Invece, secondo la Federazione ricorrente (Mineracqua – Federazione italiana delle industrie delle acque minerali naturali e delle acque di sorgente) quei messaggi costituivano un classico caso di greenwashing: claims ambientali generici, suggestivi e privi di adeguato supporto scientifico, capaci di indurre il consumatore a ritenere ambientalmente preferibile il prodotto senza una reale dimostrazione delle affermazioni utilizzate.
La Cassazione, invece, ha osservato che il messaggio pubblicitario non attribuisce al prodotto qualità ambientali inesistenti, ma valorizza un dato obiettivo: utilizzare acqua di rete idrica attraverso un sistema domestico riduce il consumo di bottiglie di plastica e, conseguentemente, l’impatto ambientale connesso alla loro produzione, distribuzione, raccolta e riciclo.
L’ordinanza richiama anche il contesto normativo e istituzionale, ricordando come lo stesso legislatore abbia incentivato la diffusione dei sistemi domestici di trattamento dell’acqua attraverso specifiche agevolazioni fiscali introdotte proprio per favorire la riduzione della plastica monouso. Allo stesso modo, numerose campagne pubbliche promuovono il consumo di acqua del rubinetto quale strumento di sostenibilità ambientale.
In questo quadro, secondo la Suprema Corte, il riferimento al minor utilizzo di plastica non rappresenta un’affermazione ingannevole né un’illecita denigrazione del comparto delle acque minerali, ma la legittima sottolineatura di un vantaggio realmente esistente.

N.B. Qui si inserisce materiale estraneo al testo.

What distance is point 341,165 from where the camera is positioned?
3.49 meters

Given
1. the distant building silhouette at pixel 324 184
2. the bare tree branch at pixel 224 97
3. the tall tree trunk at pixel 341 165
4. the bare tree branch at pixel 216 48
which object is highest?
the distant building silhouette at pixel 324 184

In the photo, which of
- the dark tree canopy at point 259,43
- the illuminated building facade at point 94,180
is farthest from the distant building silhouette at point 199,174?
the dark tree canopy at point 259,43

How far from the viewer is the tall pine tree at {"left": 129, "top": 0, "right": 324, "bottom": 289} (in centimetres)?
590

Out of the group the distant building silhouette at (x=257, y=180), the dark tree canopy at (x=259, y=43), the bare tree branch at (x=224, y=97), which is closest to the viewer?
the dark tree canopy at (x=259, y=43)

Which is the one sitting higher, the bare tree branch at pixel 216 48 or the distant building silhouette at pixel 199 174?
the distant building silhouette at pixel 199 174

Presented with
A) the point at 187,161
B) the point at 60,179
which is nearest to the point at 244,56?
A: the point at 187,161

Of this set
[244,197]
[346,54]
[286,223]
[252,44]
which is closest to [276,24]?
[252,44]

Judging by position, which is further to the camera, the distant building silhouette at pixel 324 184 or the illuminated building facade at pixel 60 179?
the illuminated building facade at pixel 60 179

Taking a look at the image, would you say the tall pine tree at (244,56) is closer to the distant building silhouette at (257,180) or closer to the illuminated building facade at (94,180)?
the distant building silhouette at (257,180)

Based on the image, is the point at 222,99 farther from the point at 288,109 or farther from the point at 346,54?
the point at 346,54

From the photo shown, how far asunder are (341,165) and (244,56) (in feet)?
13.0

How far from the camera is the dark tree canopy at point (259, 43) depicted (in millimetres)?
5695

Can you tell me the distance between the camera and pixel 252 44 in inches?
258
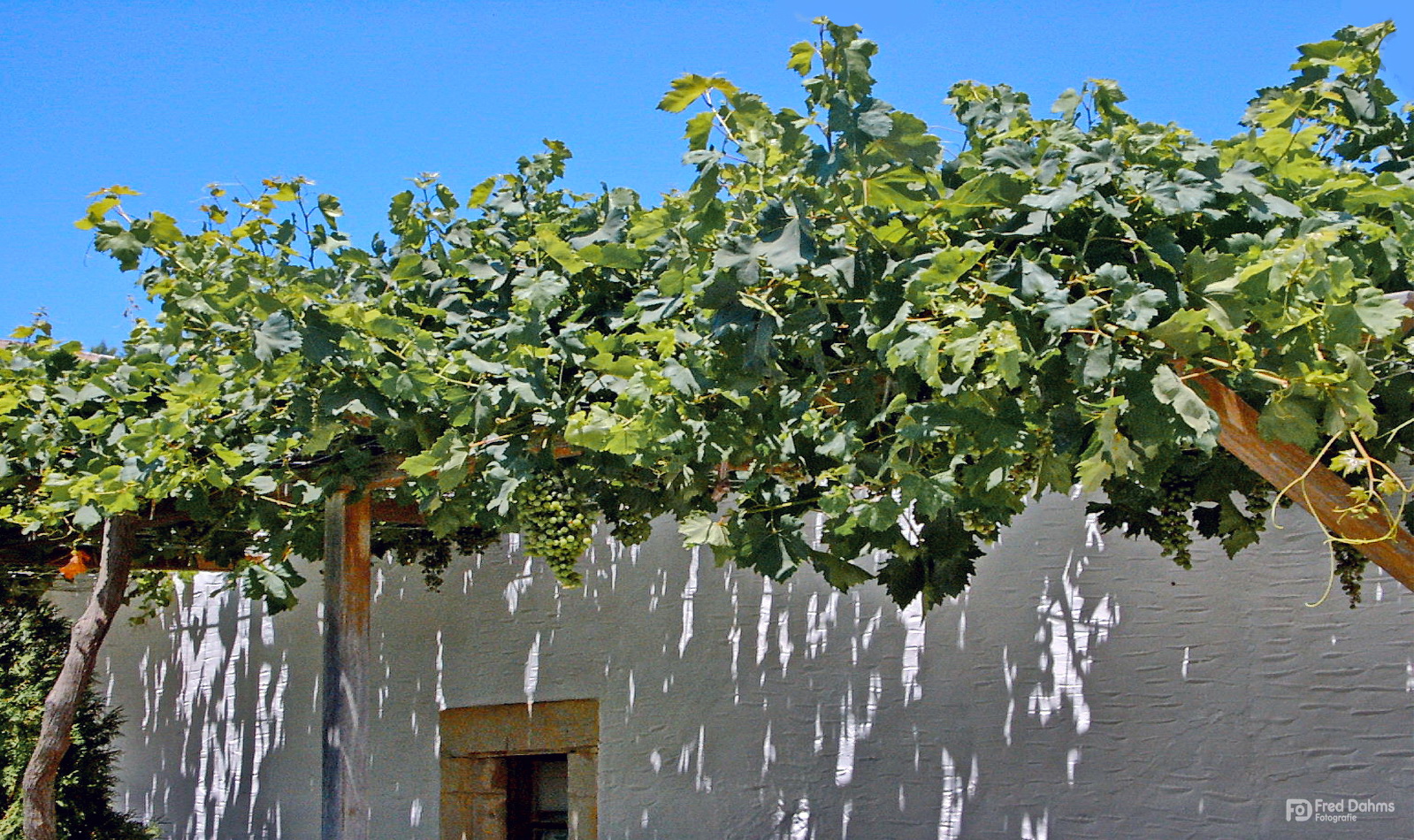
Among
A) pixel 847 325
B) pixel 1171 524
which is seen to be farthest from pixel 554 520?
pixel 1171 524

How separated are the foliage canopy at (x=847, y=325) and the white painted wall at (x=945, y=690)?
66cm

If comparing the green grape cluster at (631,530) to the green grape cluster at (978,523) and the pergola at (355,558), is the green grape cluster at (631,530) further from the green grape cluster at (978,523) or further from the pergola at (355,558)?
the green grape cluster at (978,523)

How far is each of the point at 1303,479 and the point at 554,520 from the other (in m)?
1.76

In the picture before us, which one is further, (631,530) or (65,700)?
(65,700)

Il principio assume particolare rilievo in una fase in cui il contrasto al greenwashing è sempre più centrale, sia nella normativa europea sia nell’attività delle autorità di controllo. Inoltre, anticipa un quadro che sta per modificarsi sostanzialmente con la piena applicazione del Dlgs 30/2026 che, dal prossimo 27 settembre, cambia il Codice del consumo (Dlgs 206/2005, articoli 18, 21, 22, 23, 48 e 49). La decisione chiarisce, infatti, che non ogni richiamo all’ambiente costituisce automaticamente un green claim illecito: perché vi sia pubblicità ingannevole è necessario dimostrare che il beneficio ambientale vantato sia falso, non verificabile o idoneo a indurre in errore il consumatore.
L’ordinanza conferma che il termine “pura” non è riservato esclusivamente alle acque minerali naturali, poiché la legge tutela la “purezza originaria” delle acque minerali e non il concetto di purezza in senso assoluto.
La Cassazione, invece, accoglie il ricorso della Federazione sotto il profilo risarcitorio e la sentenza è stata cassata con rinvio limitatamente alla quantificazione del danno. Sul piano sostanziale, però, il messaggio della Suprema Corte è chiaro: la sostenibilità può essere legittimamente usata nella comunicazione commerciale quando il vantaggio ambientale dichiarato trova un riscontro oggettivo e verificabile. Non ogni richiamo all’ambiente è greenwashing; lo diventa soltanto quando manca un fondamento reale o il consumatore viene indotto in errore.